WASHINGTON, DC, May 19, 2014 — Covington & Burling has filed a brief with the U.S. Court of Appeals for the D.C. Circuit in support of U.S. citizenship rights for residents of American Samoa. Filed on behalf of a group of congresswomen, former territorial governors and other prominent officials, Covington’s amicus curiae brief supports plaintiffs in a case challenging the United States’ citizenship laws, which recognize those born in American Samoa as “non-citizen nationals” but not U.S. citizens.
American Samoa, a U.S. territory located in the South Pacific Ocean, is the only U.S. territory where residents are not U.S. citizens at birth. Plaintiffs in the case, including three U.S. military veterans born in American Samoa, assert that birthright citizenship is guaranteed under the Citizenship Clause of the Fourteenth Amendment to the U.S. Constitution.
“United States citizenship is guaranteed to all persons born on U.S. soil, both in the States and in the Territories,” Covington argued in its amicus brief, adding that “citizenship by birth is a fundamental right that, as such, applies in all the Territories.”
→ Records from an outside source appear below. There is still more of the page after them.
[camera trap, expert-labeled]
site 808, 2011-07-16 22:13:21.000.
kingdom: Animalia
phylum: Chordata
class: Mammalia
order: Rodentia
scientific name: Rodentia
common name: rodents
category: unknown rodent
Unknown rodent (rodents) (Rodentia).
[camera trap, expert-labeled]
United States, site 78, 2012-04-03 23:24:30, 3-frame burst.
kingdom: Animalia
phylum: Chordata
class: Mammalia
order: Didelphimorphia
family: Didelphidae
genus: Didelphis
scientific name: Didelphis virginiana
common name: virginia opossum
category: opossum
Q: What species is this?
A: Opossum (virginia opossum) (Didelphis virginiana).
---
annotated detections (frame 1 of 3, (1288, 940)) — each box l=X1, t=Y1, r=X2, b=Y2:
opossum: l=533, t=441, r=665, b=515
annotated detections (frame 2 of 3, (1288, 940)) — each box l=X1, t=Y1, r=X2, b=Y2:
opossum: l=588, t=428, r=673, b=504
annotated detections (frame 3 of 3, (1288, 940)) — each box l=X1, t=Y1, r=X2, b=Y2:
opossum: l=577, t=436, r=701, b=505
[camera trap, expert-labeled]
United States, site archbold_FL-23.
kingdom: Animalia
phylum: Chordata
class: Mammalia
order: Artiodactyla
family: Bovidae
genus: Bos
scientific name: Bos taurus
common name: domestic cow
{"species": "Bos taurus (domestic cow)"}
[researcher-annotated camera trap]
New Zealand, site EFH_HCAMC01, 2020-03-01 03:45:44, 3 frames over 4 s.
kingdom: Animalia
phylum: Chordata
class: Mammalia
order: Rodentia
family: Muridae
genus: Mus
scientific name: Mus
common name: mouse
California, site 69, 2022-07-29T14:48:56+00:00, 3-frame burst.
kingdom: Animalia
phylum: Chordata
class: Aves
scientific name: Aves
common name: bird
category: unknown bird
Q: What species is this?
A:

Covington filed the brief on behalf of Congresswoman Madeleine Bordallo (Guam), Congresswoman Donna Christensen (U.S. Virgin Islands); former Governors Pedro Rosselló (Puerto Rico), Carl Gutierrez (Guam), and Charles W. Turnbull (U.S. Virgin Islands); and former Assistant Secretary of the Interior for Insular Affairs Tony Babauta.
The Covington pro bono team includes Eugene Gulland, Jim Burke, William Mensch Evans, and Stephen Kiehl. The case is Tuaua, et al., v. the United States of America, et al.